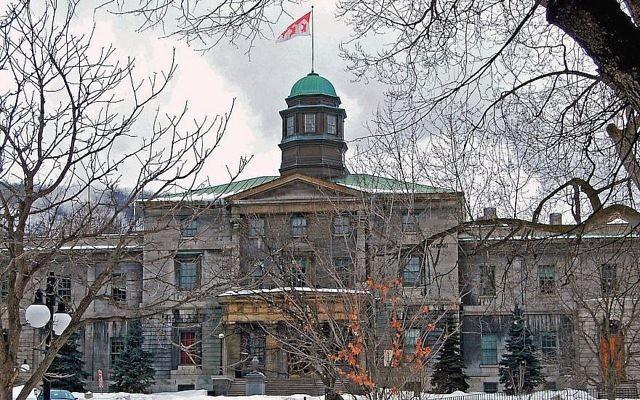 L'immeuble des arts de l'université McGill à Montréal, Canada (Crédit : Wikimedia Commons via JTA)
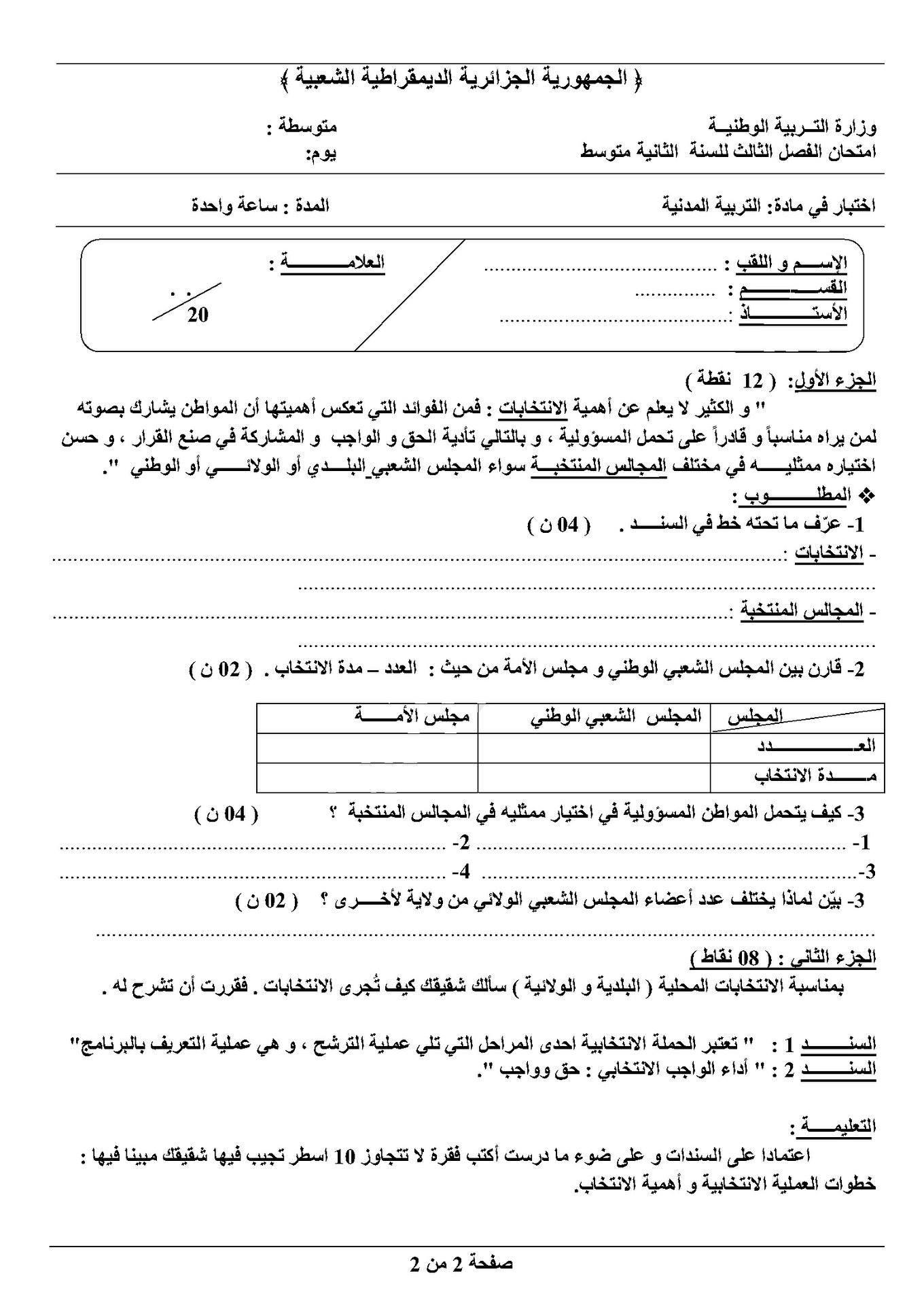 اختبار الفصل الثالث في التربية المدنية السنة الثانية متوسط | الموضوع 08
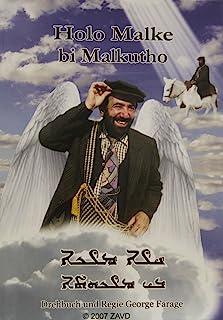 Holo Malke bi Malkutho (2006)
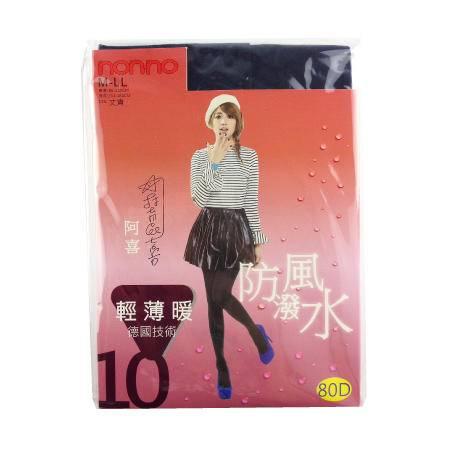 [台灣製造進口]nonno_80D-輕薄暖-防風雨褲襪-丈青.灰.黑三色可選擇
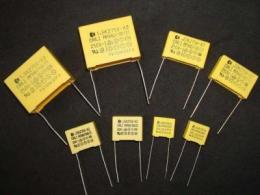 涨知识!X电容和Y电容为何被称为特殊电容?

**What the task requires:**
Copy every record above exactly, leaving out the pictures.

**Result:**
 L'immeuble des arts de l'université McGill à Montréal, Canada (Crédit : Wikimedia Commons via JTA)
 اختبار الفصل الثالث في التربية المدنية السنة الثانية متوسط | الموضوع 08
 Holo Malke bi Malkutho (2006)
 [台灣製造進口]nonno_80D-輕薄暖-防風雨褲襪-丈青.灰.黑三色可選擇
 涨知识!X电容和Y电容为何被称为特殊电容?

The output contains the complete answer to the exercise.